--- What the exercise asks ---
Read the lines below. Copy out any that hold the string "site".

--- Records provided ---

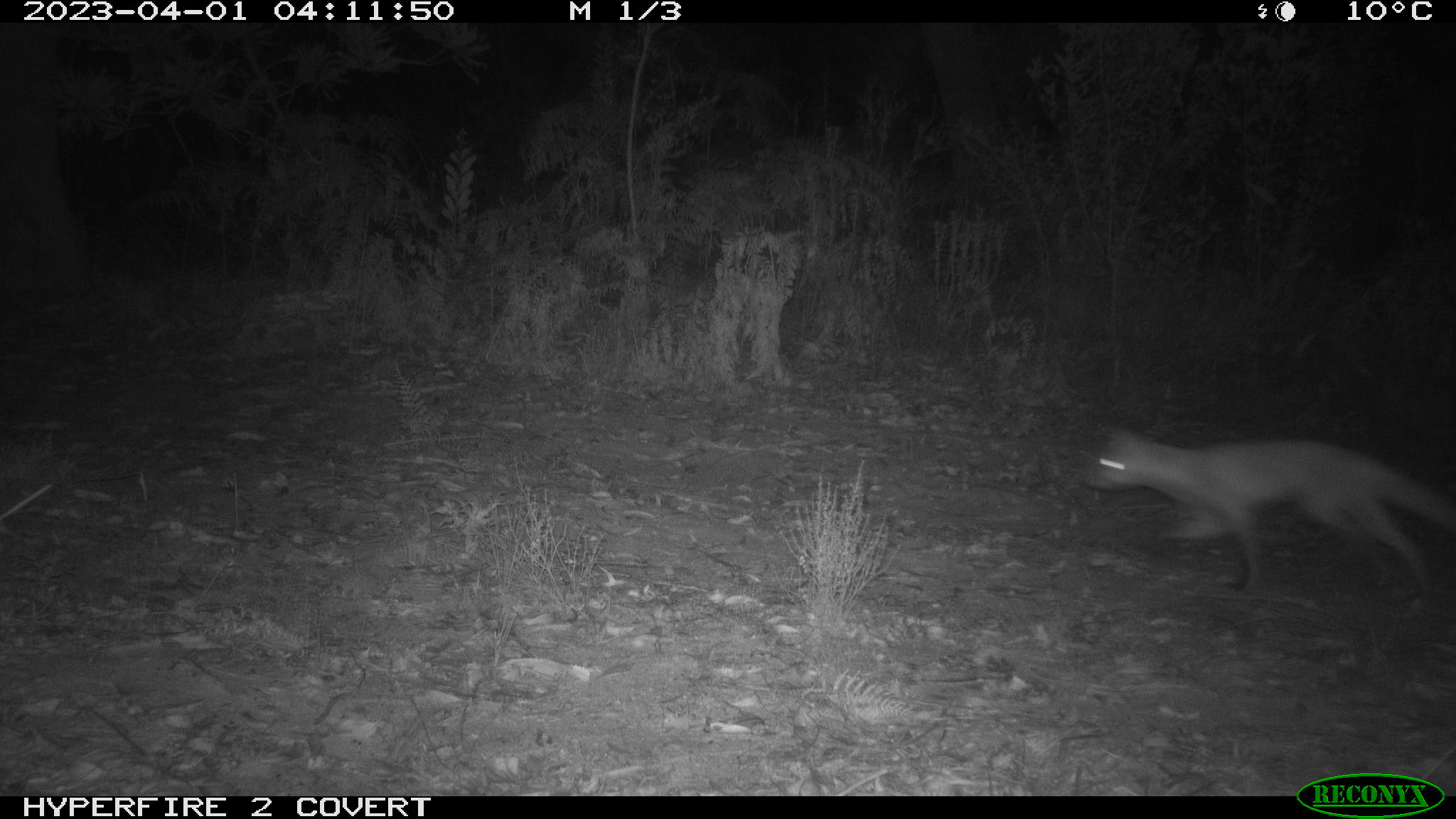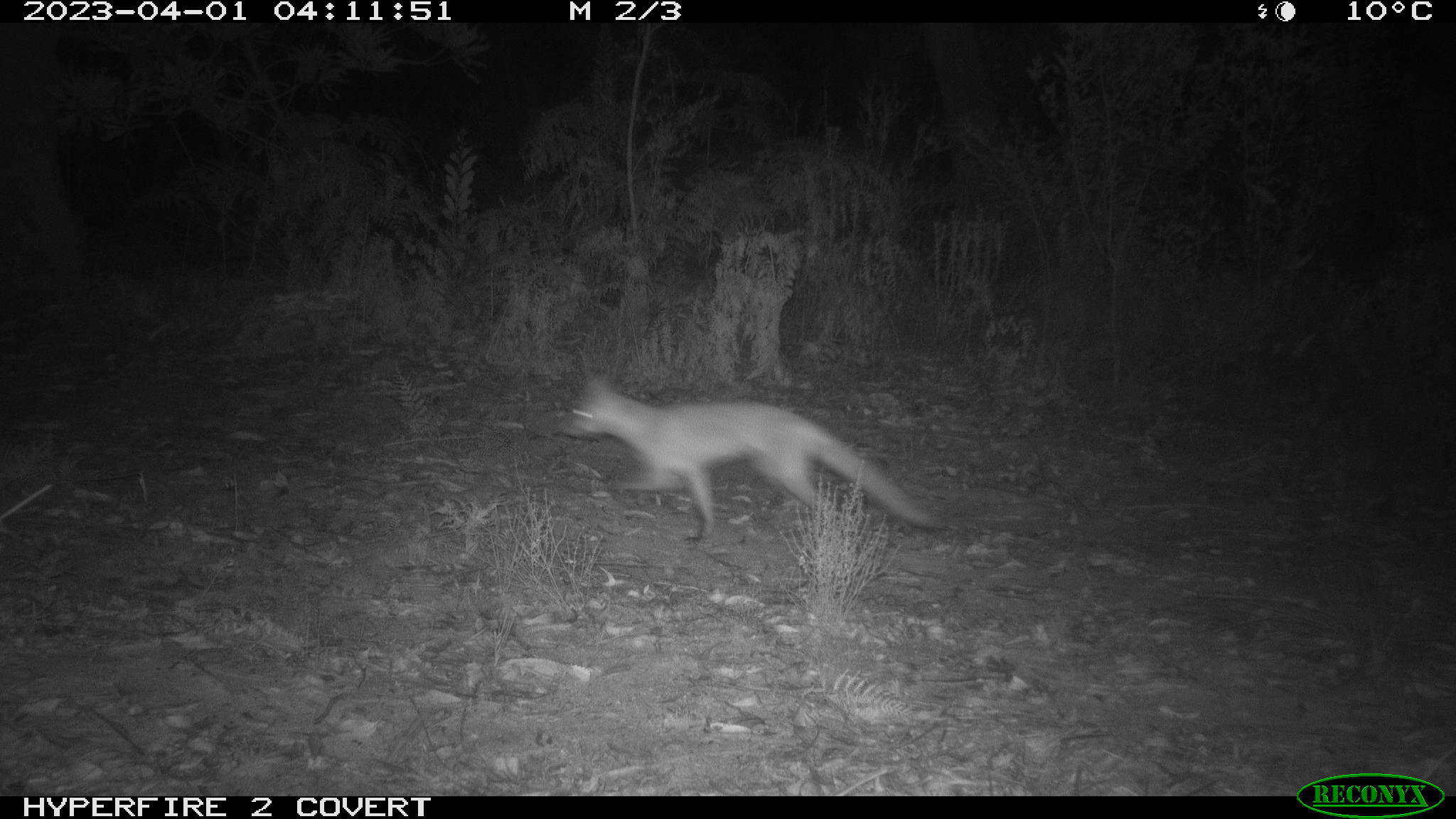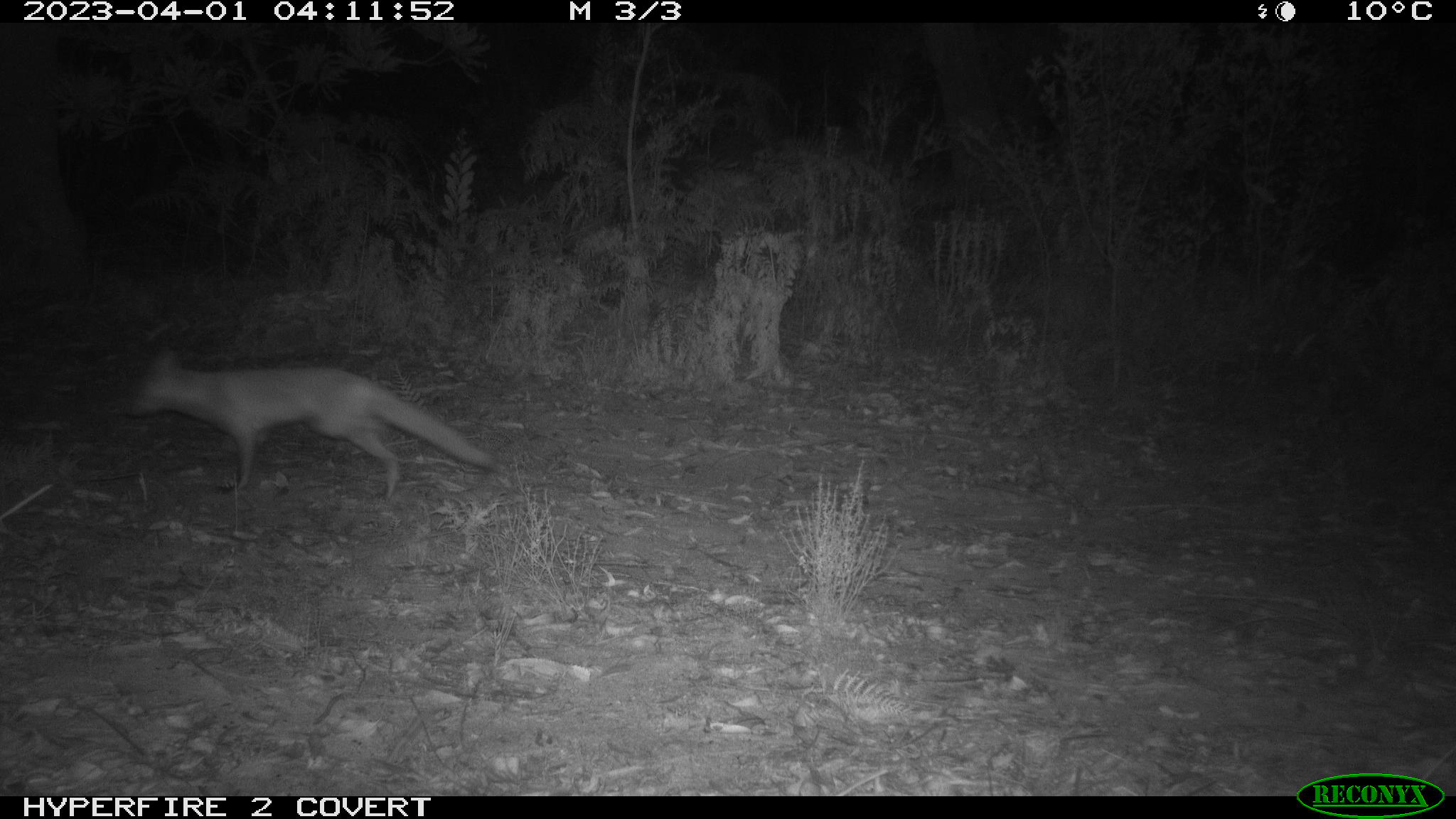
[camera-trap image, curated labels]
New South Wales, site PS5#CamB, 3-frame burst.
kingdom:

--

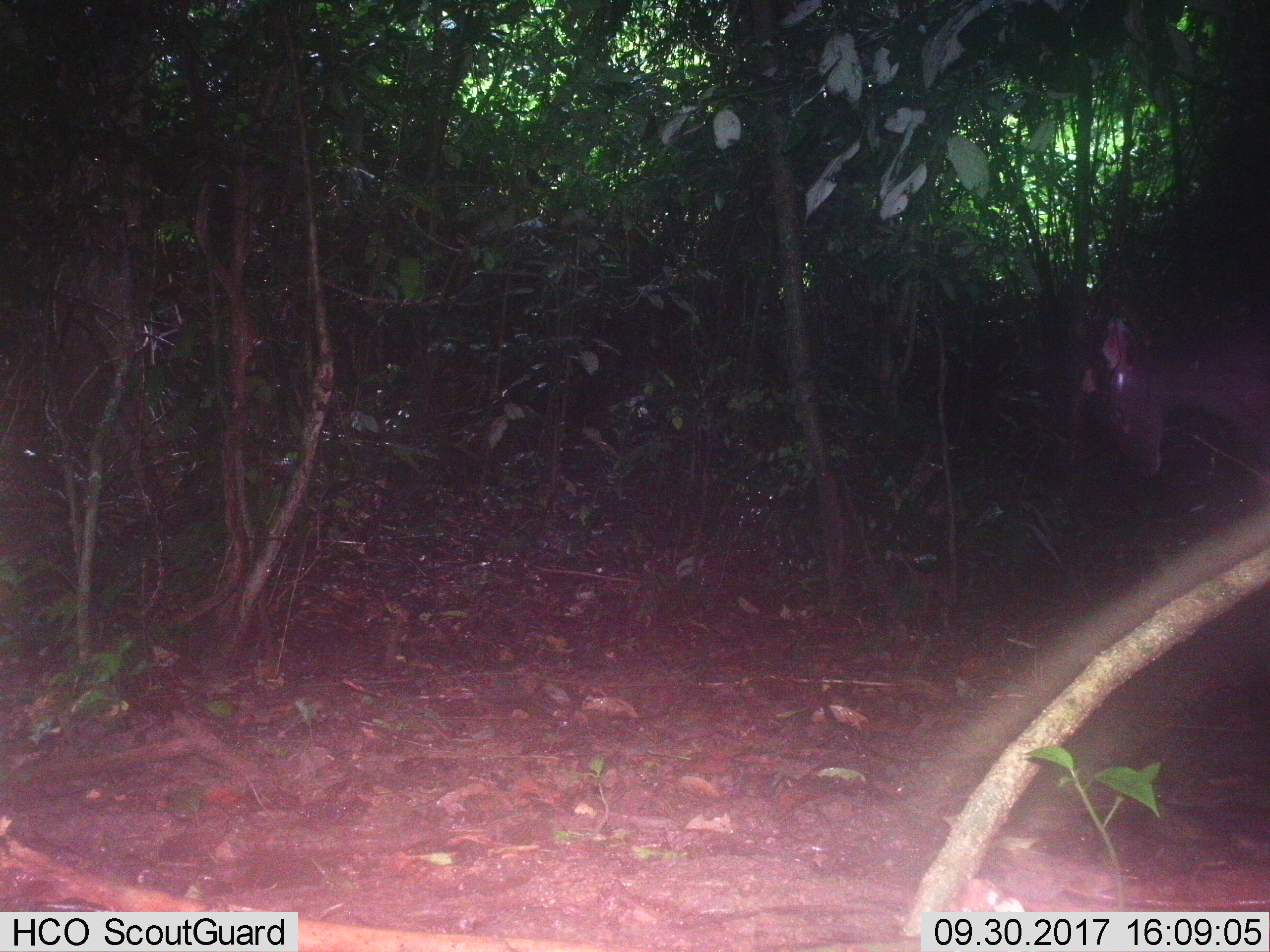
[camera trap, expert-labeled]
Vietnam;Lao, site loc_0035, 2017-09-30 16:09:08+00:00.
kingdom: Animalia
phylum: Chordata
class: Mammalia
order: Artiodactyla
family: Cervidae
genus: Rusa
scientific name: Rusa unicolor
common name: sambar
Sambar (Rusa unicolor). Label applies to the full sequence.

--- Reply to the task ---
New South Wales, site PS5#CamB, 3-frame burst.
Vietnam;Lao, site loc_0035, 2017-09-30 16:09:08+00:00.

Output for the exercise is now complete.